■ **Consigne 1**
Reproduis intégralement la tribune sur la parole des adoptés, sans y changer quoi que ce soit.
■ **Consigne 2**
Dans les enregistrements, remplace « crowd of runners » par « group of runners » dans le passage qui va de la ligne contenant « Which among the » jusqu'à la fin des enregistrements, ces deux bornes comprises, et ne rends que ce passage, par ailleurs inchangé.

── Document source ──

Les adoptés doivent avoir la parole

Réponse magistrale d’Hélène Charbonnier à celui qui pense que "nous sommes tous des enfants adoptés"

Publié le 13 novembre 2013 sur OSIBouaké.org

Le Monde.fr - 11.11.2013 - Par Hélène Charbonnier [1].

Il va falloir un jour cesser d’imaginer, de dire et donc de faire à "notre" place, nous, les adoptés du réel, et de juger l’adoption – notamment internationale – sur le simple motif du nombre croissant de personnes titulaires d’un agrément.

Les adoptés adultes en France se comptent par centaines de milliers. Ils sont plus âgés et bien plus nombreux que les candidats à l’adoption. Ils sont invisibles ou visiblement immigrés, intégrés ou déracinés. Parce qu’ils sont là et vivent en France, ou qu’ils ont été là et ont fait le choix de retourner vivre dans leur pays d’origine, ils incarnent le réel de leur histoire d’avant l’adoption, et portent les traces de leur origine (le passé ne peut être effacé) : celle de leur première filiation familiale, celle de la provenance (ou providence) d’un pays source à la faveur de pays plus occidentaux.

Le malaise contemporain sur l’adoption s’ancre au sein même de la société française. Absents en Europe ou aux Etats-Unis, certains symptômes sont très franco-français et deviennent protéiformes au fil des débats. Telle est notre crainte. Qu’adopter devienne un acte humanitaire ou politique, et cristallise des stéréotypes ou des phénotypes assortis de paroles angéliques.

AGRÉMENT : UN PARCOURS NÉCESSAIREMENT LONG

Pire, que l’adopté supporte la charge voire la dette de la "prise en charge" et doive se construire malgré l’intrigue du récit fictif et clivant d’un pays supposé l’avoir rejeté, et d’un autre – nécessairement meilleur et plus riche, où règneraient amour et éducation – supposé l’accueillir.

───
── Données fournies ──

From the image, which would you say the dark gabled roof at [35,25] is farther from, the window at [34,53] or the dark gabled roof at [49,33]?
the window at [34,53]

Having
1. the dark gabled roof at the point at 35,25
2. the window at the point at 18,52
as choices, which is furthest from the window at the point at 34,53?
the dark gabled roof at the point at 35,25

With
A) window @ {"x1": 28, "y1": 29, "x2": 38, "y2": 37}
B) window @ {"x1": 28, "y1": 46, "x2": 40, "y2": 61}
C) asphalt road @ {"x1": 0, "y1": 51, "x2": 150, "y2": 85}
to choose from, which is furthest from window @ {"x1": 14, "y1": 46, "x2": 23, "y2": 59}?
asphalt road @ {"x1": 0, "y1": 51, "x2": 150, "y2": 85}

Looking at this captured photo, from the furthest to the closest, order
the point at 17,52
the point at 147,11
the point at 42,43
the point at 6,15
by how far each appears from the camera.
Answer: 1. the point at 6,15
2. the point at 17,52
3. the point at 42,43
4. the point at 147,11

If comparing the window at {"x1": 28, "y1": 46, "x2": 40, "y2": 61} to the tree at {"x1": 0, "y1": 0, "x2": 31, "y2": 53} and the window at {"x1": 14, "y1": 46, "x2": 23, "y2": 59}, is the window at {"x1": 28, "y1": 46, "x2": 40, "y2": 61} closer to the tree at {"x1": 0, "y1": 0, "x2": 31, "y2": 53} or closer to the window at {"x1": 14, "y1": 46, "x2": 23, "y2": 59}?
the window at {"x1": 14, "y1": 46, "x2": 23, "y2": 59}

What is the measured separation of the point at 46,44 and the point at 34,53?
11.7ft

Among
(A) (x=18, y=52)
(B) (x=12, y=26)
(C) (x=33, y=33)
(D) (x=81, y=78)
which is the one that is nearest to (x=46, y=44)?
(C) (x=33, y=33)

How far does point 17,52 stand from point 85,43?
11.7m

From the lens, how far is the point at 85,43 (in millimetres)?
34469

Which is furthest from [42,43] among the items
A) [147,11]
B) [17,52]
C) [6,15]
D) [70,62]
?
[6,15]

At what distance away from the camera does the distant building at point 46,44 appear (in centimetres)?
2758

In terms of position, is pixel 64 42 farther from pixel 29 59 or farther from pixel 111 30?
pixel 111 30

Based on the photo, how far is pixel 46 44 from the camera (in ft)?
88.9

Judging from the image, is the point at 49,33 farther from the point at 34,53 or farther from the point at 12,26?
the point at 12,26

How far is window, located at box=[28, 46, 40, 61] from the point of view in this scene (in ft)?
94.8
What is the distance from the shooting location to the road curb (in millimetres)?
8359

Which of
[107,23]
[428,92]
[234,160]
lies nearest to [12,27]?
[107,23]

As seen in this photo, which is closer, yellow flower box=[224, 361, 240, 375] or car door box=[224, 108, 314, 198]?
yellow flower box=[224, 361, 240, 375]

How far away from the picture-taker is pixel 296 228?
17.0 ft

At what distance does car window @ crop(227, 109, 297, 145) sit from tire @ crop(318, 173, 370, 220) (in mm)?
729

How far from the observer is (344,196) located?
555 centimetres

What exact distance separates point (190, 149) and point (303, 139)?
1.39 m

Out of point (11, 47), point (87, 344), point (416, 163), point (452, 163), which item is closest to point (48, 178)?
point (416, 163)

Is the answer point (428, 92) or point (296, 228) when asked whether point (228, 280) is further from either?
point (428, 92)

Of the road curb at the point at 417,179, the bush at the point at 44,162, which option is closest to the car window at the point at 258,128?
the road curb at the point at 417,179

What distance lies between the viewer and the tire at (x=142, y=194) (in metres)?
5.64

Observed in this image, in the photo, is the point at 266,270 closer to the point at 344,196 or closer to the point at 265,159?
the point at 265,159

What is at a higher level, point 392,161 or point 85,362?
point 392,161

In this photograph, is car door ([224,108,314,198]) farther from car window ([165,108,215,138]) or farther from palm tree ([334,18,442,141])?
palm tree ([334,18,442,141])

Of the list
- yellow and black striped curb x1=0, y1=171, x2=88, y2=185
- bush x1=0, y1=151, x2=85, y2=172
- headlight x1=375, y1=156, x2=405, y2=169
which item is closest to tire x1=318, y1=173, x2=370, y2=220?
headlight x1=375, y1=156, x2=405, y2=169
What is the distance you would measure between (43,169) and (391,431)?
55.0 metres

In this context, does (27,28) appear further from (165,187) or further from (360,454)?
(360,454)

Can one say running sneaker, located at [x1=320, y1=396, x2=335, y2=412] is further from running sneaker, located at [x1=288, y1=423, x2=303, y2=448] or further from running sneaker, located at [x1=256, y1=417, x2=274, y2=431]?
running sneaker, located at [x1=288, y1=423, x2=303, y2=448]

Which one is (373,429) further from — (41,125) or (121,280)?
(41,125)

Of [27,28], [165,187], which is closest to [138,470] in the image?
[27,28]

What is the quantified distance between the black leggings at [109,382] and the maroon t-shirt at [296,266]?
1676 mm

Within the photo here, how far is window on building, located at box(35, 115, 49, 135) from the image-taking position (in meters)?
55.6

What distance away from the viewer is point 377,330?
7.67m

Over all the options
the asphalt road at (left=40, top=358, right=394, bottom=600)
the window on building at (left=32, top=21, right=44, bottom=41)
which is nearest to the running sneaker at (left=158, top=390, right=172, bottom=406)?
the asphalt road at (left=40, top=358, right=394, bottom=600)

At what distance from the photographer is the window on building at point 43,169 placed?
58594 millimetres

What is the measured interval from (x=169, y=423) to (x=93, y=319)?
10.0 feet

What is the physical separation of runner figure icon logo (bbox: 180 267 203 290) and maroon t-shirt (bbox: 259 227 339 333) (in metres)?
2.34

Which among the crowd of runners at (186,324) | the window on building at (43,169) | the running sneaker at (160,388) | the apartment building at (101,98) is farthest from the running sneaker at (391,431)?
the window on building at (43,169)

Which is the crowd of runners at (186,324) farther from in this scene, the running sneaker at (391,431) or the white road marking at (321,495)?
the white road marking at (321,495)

───

■ **Corrigé 1**
Les adoptés doivent avoir la parole

Réponse magistrale d’Hélène Charbonnier à celui qui pense que "nous sommes tous des enfants adoptés"

Publié le 13 novembre 2013 sur OSIBouaké.org

Le Monde.fr - 11.11.2013 - Par Hélène Charbonnier [1].

Il va falloir un jour cesser d’imaginer, de dire et donc de faire à "notre" place, nous, les adoptés du réel, et de juger l’adoption – notamment internationale – sur le simple motif du nombre croissant de personnes titulaires d’un agrément.

Les adoptés adultes en France se comptent par centaines de milliers. Ils sont plus âgés et bien plus nombreux que les candidats à l’adoption. Ils sont invisibles ou visiblement immigrés, intégrés ou déracinés. Parce qu’ils sont là et vivent en France, ou qu’ils ont été là et ont fait le choix de retourner vivre dans leur pays d’origine, ils incarnent le réel de leur histoire d’avant l’adoption, et portent les traces de leur origine (le passé ne peut être effacé) : celle de leur première filiation familiale, celle de la provenance (ou providence) d’un pays source à la faveur de pays plus occidentaux.

Le malaise contemporain sur l’adoption s’ancre au sein même de la société française. Absents en Europe ou aux Etats-Unis, certains symptômes sont très franco-français et deviennent protéiformes au fil des débats. Telle est notre crainte. Qu’adopter devienne un acte humanitaire ou politique, et cristallise des stéréotypes ou des phénotypes assortis de paroles angéliques.

AGRÉMENT : UN PARCOURS NÉCESSAIREMENT LONG

Pire, que l’adopté supporte la charge voire la dette de la "prise en charge" et doive se construire malgré l’intrigue du récit fictif et clivant d’un pays supposé l’avoir rejeté, et d’un autre – nécessairement meilleur et plus riche, où règneraient amour et éducation – supposé l’accueillir.

■ **Corrigé 2**
Which among the group of runners at (186,324) | the window on building at (43,169) | the running sneaker at (160,388) | the apartment building at (101,98) is farthest from the running sneaker at (391,431)?
the window on building at (43,169)

Which is the group of runners at (186,324) farther from in this scene, the running sneaker at (391,431) or the white road marking at (321,495)?
the white road marking at (321,495)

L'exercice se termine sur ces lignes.